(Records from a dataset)
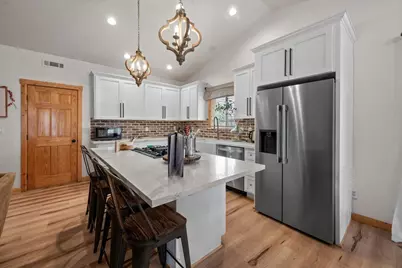 187 Dixie Lee Lane, Sugarloaf, CA 92386 - Photo 10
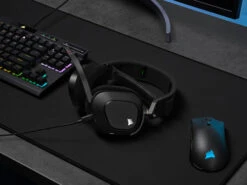 Corsair HS80 RGB Wireless 36 Corsair HS80 RGB Wireless -Nintendo Winkel 1618775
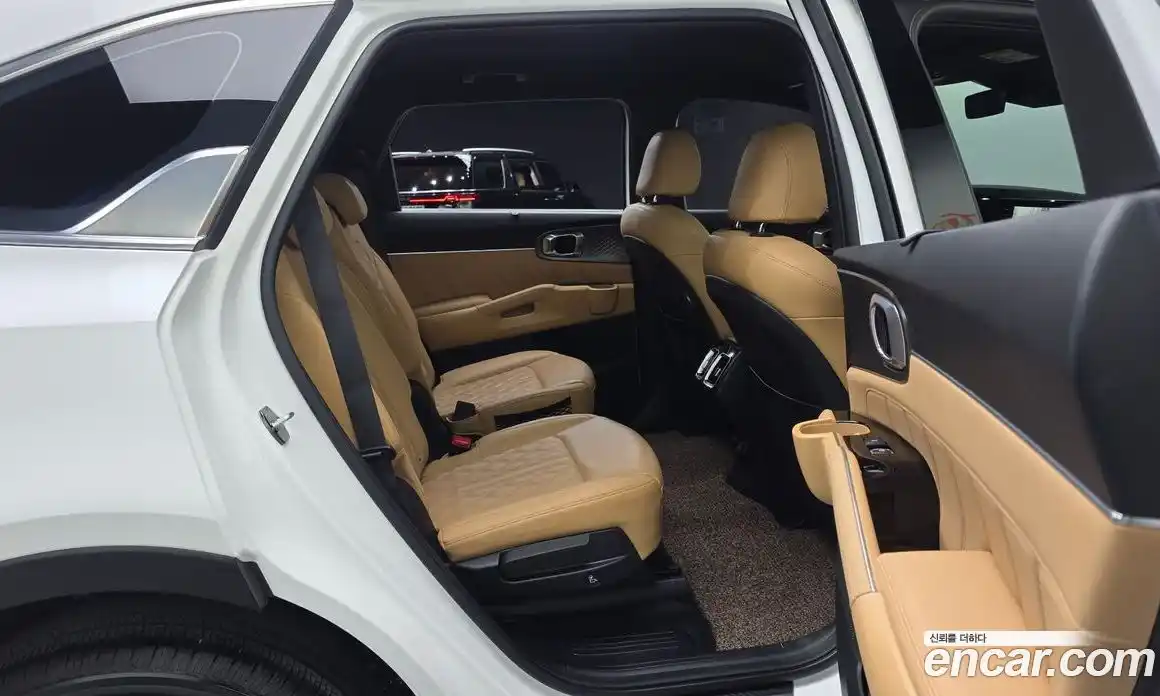 Kia Sorento 2022 1.6 автомат (гидро), фото 17
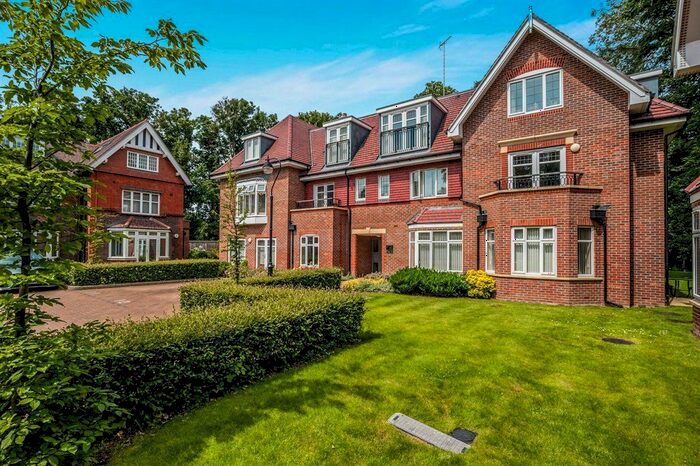 2 Bedroom Flat To Rent In Nascot Wood Road, Watford, WD17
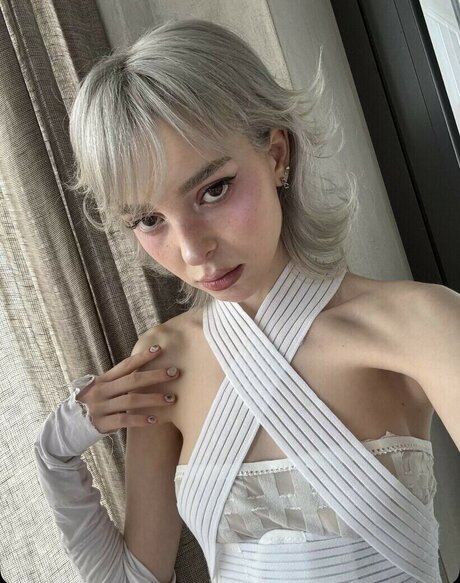 Sophie Powers pretty star pictures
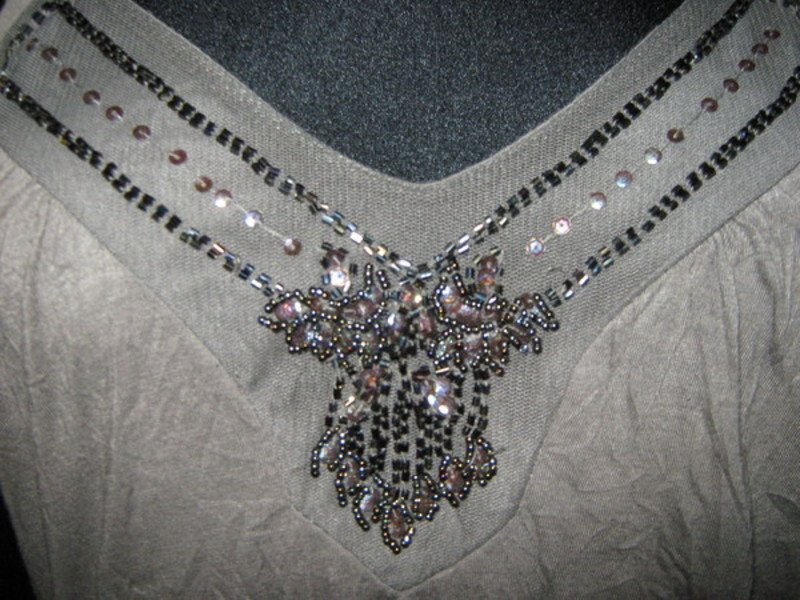 NEUw * Sexy * Strass * Kristalle * Stickerei * Spaghetti- Träger * Top * T- Shirt 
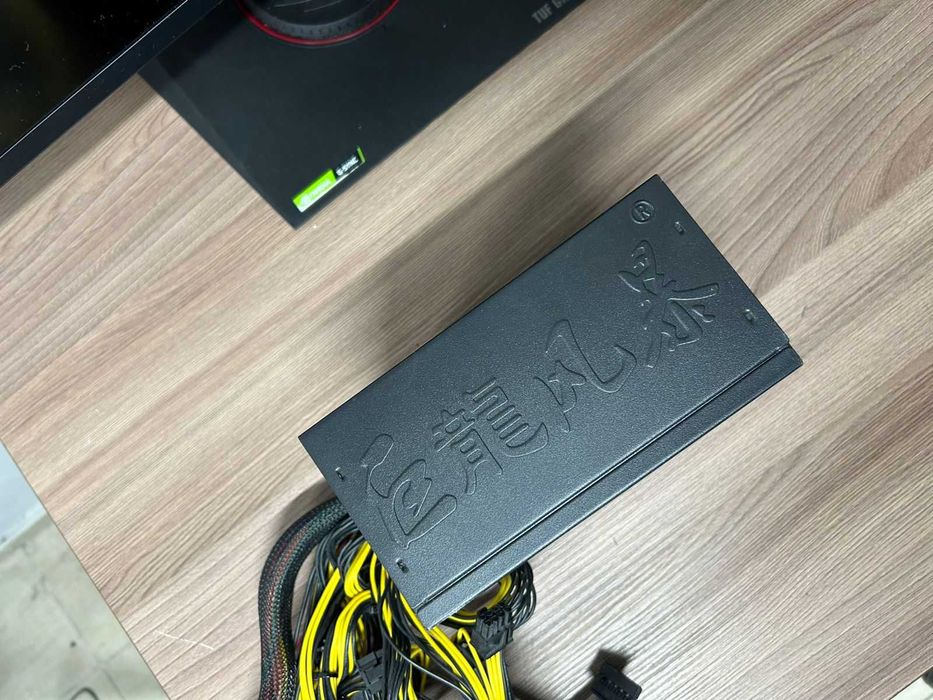 Блок питания для стационарного компьютера 1000W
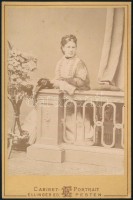 Kuncz Jenőné, Fabricius Jozefin, Kuncz Jenő jogtudós feleségének fényképe.11x17 cm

**Request:** Switch "Photo" to "Image" in the records from the first line through the line with "NEUw * Sexy", keeping everything else the same. Leave the pictures out of your answer.

**Result below:**
 187 Dixie Lee Lane, Sugarloaf, CA 92386 - Image 10
 Corsair HS80 RGB Wireless 36 Corsair HS80 RGB Wireless -Nintendo Winkel 1618775
 Kia Sorento 2022 1.6 автомат (гидро), фото 17
 2 Bedroom Flat To Rent In Nascot Wood Road, Watford, WD17
 Sophie Powers pretty star pictures
 NEUw * Sexy * Strass * Kristalle * Stickerei * Spaghetti- Träger * Top * T- Shirt 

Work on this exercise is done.